SOURCE EXTRACT
· · · · · · ·
Instead, when you ask for feedback, it does something powerful – it enables your brain and body to receive constructive criticism and gives the other person permission to give helpful feedback. This study also found that feedback culture can dramatically improve business performance. 

Requesting feedback can help you balance your locus of control and become more successful. 

Pro Tip: Instead of asking broad questions like, “How did I do?” ask for specific feedback. 

  • Should I have spoken up more during today’s meeting? 
  • Did I talk too fast while I was giving my presentation today? 
  • I’m working on being more assertive in meetings. Can you give me feedback on how I’m doing with that? 
  • Can you give me feedback on how I handled the negotiation today? 
  • Whenever I talk with ____, I feel we don’t understand each other. What do you find is the best approach when talking with them? 

5. Ask for Help

Similar to requesting feedback, asking for help is an excellent way to change your locus of control. 

If you have an internal locus of control, asking for help is important because you probably are used to relying on yourself. Asking for help isn’t a weakness; in fact, it could strengthen your connection with coworkers, friends, and even employees. 

If you have an external locus of control, it’s important to ask for help because

  1. You’re acknowledging to yourself that you could do better.
  2. You’re taking responsibility to change your situation. 
  3. You’re developing an openness to accept the perspectives and input of other people. 

6. Take Ownership by Setting Goals

One of the easiest and most effective ways to begin taking ownership of your life is by setting goals

“When we take ownership of something, we work to keep it.” —Vanessa Van Edwards.
· · · · · · ·
Reasoning data for slide charts
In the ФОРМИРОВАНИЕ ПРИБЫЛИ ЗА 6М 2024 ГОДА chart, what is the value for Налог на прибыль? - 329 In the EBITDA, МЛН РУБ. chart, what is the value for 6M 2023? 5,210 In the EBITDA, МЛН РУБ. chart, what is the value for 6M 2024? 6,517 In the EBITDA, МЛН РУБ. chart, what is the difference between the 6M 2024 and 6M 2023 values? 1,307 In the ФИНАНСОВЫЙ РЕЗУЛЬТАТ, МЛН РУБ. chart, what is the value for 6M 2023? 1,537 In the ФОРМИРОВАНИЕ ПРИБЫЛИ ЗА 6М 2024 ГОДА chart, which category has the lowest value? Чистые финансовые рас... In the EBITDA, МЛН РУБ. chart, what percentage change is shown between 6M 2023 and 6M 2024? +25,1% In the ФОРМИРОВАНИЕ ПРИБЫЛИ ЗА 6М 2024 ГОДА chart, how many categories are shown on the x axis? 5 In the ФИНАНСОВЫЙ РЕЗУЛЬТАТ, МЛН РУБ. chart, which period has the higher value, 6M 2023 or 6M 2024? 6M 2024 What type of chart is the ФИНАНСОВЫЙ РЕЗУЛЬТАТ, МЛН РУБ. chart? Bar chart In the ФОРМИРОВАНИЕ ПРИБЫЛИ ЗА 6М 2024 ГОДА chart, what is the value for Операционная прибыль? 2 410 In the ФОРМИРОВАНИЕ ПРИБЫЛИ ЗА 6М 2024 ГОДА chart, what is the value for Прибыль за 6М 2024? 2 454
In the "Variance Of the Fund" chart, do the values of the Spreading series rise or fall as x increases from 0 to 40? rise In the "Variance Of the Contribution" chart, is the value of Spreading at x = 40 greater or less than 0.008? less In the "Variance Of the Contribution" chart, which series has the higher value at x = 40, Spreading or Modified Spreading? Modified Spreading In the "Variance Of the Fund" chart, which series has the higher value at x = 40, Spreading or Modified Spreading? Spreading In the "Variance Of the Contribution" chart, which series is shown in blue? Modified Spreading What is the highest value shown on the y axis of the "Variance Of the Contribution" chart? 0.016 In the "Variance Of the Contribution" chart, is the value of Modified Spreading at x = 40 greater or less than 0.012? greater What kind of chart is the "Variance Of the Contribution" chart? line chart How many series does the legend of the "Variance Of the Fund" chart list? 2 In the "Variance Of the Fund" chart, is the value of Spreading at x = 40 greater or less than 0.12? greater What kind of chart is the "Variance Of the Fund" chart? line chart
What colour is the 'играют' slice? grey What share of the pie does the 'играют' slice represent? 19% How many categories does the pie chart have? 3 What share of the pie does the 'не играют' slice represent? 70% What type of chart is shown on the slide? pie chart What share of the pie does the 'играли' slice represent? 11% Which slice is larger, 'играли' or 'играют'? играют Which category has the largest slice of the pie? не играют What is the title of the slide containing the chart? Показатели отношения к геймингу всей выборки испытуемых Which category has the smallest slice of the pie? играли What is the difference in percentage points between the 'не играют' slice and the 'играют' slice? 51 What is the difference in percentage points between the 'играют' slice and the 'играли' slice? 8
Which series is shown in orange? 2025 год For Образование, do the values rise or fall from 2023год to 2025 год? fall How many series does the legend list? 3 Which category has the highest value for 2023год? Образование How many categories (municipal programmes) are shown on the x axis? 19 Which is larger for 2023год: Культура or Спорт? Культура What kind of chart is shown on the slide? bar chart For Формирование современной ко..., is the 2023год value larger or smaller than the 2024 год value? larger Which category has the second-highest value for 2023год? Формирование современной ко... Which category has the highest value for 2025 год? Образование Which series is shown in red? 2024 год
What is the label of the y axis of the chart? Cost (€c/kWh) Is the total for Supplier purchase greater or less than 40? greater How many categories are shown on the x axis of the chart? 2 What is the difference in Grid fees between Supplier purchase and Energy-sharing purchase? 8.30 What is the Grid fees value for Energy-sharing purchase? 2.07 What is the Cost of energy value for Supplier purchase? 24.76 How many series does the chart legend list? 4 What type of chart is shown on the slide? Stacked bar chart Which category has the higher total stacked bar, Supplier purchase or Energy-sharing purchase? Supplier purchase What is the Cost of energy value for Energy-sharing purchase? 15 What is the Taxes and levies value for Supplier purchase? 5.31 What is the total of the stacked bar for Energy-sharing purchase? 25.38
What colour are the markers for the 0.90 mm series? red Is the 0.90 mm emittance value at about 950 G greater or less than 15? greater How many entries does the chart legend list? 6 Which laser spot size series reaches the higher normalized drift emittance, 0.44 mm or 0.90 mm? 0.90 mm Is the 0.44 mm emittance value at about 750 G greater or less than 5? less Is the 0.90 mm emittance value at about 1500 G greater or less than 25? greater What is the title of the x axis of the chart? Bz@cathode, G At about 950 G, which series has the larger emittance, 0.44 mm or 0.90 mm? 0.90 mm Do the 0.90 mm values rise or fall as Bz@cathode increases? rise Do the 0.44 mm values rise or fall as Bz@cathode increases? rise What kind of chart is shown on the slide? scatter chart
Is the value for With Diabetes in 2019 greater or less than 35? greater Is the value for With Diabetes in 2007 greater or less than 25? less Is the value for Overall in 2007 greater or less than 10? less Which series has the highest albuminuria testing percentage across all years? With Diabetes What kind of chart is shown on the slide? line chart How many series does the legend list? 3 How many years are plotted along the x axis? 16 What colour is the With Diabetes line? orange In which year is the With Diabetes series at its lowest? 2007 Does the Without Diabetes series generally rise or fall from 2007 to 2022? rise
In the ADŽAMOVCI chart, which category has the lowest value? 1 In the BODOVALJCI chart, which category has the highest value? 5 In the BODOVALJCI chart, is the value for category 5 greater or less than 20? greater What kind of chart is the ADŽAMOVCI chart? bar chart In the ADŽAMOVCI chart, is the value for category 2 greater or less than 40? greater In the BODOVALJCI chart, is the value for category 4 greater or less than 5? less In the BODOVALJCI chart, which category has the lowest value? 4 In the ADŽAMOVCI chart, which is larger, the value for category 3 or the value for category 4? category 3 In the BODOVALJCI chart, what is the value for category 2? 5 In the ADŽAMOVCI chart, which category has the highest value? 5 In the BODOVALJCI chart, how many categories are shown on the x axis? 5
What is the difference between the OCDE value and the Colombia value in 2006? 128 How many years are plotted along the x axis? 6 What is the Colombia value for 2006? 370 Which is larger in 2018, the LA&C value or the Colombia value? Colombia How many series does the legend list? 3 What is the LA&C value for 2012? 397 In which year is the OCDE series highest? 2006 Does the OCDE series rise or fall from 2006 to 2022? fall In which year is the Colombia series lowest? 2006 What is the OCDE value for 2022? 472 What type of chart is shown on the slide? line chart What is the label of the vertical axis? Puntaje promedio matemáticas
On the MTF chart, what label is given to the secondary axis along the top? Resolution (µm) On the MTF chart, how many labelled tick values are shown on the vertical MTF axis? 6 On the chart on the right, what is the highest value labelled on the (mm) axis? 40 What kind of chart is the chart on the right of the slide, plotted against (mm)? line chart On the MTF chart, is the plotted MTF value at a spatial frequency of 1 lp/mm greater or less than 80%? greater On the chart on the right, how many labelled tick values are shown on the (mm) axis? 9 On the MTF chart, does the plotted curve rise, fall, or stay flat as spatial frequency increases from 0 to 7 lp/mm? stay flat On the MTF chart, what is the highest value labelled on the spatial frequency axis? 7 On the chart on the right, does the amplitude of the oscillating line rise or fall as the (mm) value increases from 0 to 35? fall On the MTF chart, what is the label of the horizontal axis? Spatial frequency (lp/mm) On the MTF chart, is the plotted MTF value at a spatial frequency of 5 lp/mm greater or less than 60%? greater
· · · · · · ·
ABOUT THIS TASK
Carry on the passage about locus of control, picking up right after its closing quotation. The records have no connection to the passage on locus of control.

TASK RESULT
If you aren’t used to setting goals, start by identifying one area in your life that you want to see changed. You may have 532 things you wish were different, but choose one. 

Once you identify one thing, ask yourself if it’s specific. If not, keep refining your goal to be more specific until you nail down something you can tangibly work on.

Bad goal: I want to be a better public speaker.

Better Goal: I will take a course on presentation skills.

Good Goal: I will take a presentation skills course this month to increase my speaking confidence and communicate with charisma. 

Best Goal: 

  • Week 1- Take a course on presentation skills to increase my speaking confidence.
  • Week 2 – Practice what I’ve learned in low-stakes situations (with family, friends, etc.) to build confidence.
  • Week 3 – Give a big work presentation using the skills I’ve practiced for the last two weeks. 

Pro Tip: Goals don’t always have to be big. Try setting goals around your daily communication (e.g., not reacting to your coworker that drives you crazy) or goals that give you focus and determination in your work (e.g., actually answering your work emails). As you set your goal, break it down into achievable steps. 

And if you want to set the BEST goals, we’ve got you covered:

How To Set Better Goals Using Science

Do you set the same goals over and over again? If you’re not achieving your goals – it’s not your fault!

Let me show you the science-based goal-setting framework to help you achieve your biggest goals.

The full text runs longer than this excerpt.